Durante unos instantes, ambos se mantuvieron en silencio.
—Hay algo más.
Viktor se pasó la mano por el cabello en un gesto de desesperación.
—¿Algo más? —repitió con dificultad. Tenía la garganta seca.
—Sí. Al final del informe el psiquiatra apunta las diversas causas que, según su criterio, han podido provocar su estado actual.
—¿Qué dice?
—Te lo voy a leer, más o menos: el psiquiatra asegura que Julia Irazu Martínez muestra una actitud negativa y hermética ante el tratamiento psicológico, y no colabora en su curación. Al parecer, se niega en redondo a hablar de sí misma. Y cuando se le pide que explique algo de su pasado, se encoleriza. La irritación adquiere la máxima virulencia cuando se intenta que hable de sus padres.

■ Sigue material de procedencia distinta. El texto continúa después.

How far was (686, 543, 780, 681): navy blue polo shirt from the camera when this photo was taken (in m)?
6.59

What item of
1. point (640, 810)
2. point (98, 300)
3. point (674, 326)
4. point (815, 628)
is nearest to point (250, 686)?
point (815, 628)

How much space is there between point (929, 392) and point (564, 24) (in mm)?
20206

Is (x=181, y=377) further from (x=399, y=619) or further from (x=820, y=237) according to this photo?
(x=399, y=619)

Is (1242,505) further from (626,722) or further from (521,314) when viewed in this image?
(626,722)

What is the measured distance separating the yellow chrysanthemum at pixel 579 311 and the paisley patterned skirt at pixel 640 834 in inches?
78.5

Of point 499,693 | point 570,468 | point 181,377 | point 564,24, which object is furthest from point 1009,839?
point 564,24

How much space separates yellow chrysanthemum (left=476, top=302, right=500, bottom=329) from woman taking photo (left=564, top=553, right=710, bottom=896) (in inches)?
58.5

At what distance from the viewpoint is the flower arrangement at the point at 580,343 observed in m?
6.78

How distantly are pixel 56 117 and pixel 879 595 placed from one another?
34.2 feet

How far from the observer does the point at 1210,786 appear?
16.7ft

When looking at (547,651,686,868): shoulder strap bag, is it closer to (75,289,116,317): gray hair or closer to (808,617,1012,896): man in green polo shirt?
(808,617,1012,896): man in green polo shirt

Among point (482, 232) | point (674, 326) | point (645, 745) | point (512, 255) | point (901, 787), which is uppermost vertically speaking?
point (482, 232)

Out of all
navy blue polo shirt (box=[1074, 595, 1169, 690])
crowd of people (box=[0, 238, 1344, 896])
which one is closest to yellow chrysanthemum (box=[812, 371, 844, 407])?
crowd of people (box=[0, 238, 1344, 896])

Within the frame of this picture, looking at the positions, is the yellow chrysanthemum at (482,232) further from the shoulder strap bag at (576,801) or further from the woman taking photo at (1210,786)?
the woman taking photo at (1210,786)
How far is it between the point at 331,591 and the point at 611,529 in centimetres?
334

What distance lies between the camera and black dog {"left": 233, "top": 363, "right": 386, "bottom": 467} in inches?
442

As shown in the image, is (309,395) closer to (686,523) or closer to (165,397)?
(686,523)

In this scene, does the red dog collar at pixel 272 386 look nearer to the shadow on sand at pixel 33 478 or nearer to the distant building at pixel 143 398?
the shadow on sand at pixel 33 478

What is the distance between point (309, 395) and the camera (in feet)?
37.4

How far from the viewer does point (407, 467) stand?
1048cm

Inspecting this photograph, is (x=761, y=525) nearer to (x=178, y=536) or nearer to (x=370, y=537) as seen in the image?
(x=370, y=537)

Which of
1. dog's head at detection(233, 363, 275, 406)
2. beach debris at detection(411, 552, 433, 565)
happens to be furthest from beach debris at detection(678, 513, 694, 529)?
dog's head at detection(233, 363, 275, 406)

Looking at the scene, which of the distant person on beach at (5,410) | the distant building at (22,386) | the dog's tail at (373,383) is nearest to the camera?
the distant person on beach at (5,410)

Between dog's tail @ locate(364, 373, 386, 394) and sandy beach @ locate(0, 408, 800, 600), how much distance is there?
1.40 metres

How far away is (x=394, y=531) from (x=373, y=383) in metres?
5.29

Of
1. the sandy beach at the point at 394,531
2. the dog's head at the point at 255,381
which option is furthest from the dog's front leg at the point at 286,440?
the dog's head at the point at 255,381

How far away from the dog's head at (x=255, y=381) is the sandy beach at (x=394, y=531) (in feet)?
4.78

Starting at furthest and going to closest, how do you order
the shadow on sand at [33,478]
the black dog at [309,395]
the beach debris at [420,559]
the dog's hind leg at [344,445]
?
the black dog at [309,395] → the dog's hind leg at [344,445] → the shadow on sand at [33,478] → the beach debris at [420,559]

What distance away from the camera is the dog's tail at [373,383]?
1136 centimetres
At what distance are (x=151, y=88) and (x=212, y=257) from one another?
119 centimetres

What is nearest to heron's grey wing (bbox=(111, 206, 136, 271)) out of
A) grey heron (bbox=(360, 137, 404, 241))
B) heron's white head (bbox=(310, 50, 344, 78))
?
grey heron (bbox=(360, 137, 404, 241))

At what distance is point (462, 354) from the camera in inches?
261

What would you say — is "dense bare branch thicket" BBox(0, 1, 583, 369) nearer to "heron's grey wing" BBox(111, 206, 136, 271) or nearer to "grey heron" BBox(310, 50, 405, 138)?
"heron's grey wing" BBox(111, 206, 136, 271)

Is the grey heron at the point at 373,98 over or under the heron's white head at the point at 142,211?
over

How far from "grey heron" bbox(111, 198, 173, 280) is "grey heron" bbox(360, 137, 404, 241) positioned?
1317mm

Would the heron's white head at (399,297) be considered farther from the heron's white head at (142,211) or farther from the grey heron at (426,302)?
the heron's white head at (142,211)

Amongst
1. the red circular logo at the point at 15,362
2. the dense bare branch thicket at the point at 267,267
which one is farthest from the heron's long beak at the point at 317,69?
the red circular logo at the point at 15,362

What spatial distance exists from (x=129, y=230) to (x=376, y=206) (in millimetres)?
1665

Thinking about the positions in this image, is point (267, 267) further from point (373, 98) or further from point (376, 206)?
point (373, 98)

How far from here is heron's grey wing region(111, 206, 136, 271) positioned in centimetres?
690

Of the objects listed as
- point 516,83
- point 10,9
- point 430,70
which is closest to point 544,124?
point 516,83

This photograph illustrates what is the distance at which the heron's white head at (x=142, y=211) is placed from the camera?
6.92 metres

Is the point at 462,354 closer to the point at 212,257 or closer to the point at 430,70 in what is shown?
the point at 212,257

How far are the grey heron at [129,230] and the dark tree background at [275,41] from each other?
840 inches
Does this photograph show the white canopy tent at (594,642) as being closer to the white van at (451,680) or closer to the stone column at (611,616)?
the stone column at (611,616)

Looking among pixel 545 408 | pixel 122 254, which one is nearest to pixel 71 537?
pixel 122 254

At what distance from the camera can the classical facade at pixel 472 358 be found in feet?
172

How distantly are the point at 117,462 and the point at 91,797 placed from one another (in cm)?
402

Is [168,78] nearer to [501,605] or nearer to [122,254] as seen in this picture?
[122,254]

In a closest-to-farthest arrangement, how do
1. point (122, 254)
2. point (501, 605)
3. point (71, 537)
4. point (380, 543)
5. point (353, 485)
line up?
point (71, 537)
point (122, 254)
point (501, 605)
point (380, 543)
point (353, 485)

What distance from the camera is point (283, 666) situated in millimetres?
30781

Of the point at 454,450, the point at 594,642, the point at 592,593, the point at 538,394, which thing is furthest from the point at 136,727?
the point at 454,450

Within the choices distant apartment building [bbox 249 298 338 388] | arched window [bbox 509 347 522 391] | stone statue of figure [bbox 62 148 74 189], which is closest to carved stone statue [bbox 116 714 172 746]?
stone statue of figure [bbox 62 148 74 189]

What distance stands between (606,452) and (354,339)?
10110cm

Viktor recordó un comentario al respecto.
—Ella me dijo que no tenía padres. ¿Estarán muertos?
—En el informe no se especifica. Lo que sí afirma el psiquiatra es que la paciente presenta un cuadro de bloqueo emocional severo.
—¿Bloqueo emocional severo?
—Sí, Julia Irazu Martínez es incapaz de relacionarse y manifiesta un rechazo anormal por el sexo. Esos síntomas, relacionados con la actitud opositiva al intentar que hable de su pasado, apuntan a que…
Viktor inspiró hondo. Las piezas en su puzle mental empezaban a encajar.
—… fue víctima de abusos sexuales en la infancia.